Após sucessivas crises, Bolsonaro tem se aproximado do Centrão. Em entrevista, cientista político analisa o papel do grupo nas últimas décadas e as chances de ele mudar o jogo político atual.
Em convenção do PSL que antecedeu as eleições de 2018, o general Augusto Heleno, hoje ministro do Gabinete de Segurança Institucional (GSI), quebrou o decoro para cantarolar uma paródia do sambista Bezerra da Silva criada pelo militar: “Se gritar ‘pega Centrão’, não fica um, meu irmão.” A postura do general estava alinhada à retórica da nova política que o presidente Jair Bolsonaro defendeu em sua campanha eleitoral e também no início do mandato, quando tentou governar sem construir pontes com o Congresso.
No entanto, após sucessivas crises em seu governo, Bolsonaro tem se aproximado do grupo satirizado por Heleno, oferecendo cargos ministeriais a políticos do bloco pluripartidário. Embora o apoio do grupo fragmentado não assegure maioria no Congresso, vide a derrota na votação do Fundeb por 492 votos a seis, o objetivo do governo é blindar-se de um eventual pedido de impeachment.
A estratégia, porém, é questionável, aponta Fabiano Santos, pesquisador do Instituto de Estudos Sociais e Políticos (Iesp). “Se vierem elementos incontornáveis a respeito do impeachment, o Centrão não tem nenhum problema em estar no governo e votar a favor”, avalia.
Santos lembra que parlamentares do grupo votaram a favor do processo que destituiu a ex-presidente Dilma Rousseff mesmo ocupando ministérios naquela gestão. Em entrevista à DW Brasil, o cientista político analisa as origens do grupo, criado na Assembleia Constituinte, e seu papel ao longo da Nova República.
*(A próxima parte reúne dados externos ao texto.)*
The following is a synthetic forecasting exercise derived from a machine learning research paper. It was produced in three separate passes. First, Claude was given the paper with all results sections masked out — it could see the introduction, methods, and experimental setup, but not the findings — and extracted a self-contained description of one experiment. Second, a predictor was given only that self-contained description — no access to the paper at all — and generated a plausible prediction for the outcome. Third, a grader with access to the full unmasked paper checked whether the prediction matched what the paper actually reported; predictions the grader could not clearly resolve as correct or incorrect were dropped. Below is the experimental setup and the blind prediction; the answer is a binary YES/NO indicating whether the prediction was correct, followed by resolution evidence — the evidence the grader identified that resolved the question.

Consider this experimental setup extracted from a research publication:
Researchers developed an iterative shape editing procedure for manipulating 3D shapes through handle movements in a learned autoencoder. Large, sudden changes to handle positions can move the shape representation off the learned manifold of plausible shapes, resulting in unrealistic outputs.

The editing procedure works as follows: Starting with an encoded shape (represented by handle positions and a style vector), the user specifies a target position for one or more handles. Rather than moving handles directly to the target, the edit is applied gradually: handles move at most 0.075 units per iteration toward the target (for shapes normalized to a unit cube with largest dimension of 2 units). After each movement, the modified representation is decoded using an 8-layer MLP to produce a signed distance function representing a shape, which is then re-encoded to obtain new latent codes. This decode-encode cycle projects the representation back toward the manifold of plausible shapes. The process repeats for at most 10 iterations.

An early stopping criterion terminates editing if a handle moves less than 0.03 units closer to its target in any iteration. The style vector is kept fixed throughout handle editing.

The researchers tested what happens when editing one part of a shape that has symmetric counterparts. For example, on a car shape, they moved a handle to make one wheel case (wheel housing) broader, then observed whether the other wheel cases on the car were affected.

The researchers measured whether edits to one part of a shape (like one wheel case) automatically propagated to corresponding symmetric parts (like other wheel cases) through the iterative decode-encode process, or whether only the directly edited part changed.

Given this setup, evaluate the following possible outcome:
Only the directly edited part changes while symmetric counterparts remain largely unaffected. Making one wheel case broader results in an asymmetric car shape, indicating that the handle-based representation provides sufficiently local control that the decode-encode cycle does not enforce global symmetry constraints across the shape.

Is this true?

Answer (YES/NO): YES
DW Brasil: Enquanto cientista político, como você definiria o Centrão?
Fabiano Santos: Esse termo foi criado no período da transição democrática, mais especificamente na Assembleia Constituinte de 1988. Naquele processo, havia a Comissão de Sistematização, que tinha um poder de agenda fenomenal: aceitava os capítulos e artigos propostos pelos parlamentares que vinham de comissões específicas e propunha para votar aquilo que considerava importante. A Comissão era presidida por Mário Covas, um liberal com inclinações progressistas que tinha criado o PSDB em oposição à aproximação do PMDB com o PFL, partido herdeiro das máquinas políticas ligadas ao regime militar. O texto constitucional que vinha sendo construído era mais à esquerda que o Congresso. Isso motivou uma revolta do plenário, liderada pelo deputado do PTB Roberto Cardoso Alves, conhecido como Cardosão.
Ele percebeu que a Constituição elaborada ali não tinha a cara do parlamento. Era um deputado experiente, ligado anteriormente à Arena, e anticomunista. O Cardosão criou o nome Centrão para designar o grupo liderado por ele com o objetivo de forçar a votação dos textos que vinham da Comissão de Sistematização, parágrafo por parágrafo. Eles fizeram uma série de modificações no regimento da Constituição a fim de permitir que, com com um certo apoio, os deputados pudesse colocar para votação os artigos, capítulos e frases formuladas. Os líderes mais importantes da Constituinte, formadores de opinião, tiveram que refazer o regimento criando, por exemplo, colégios de líderes.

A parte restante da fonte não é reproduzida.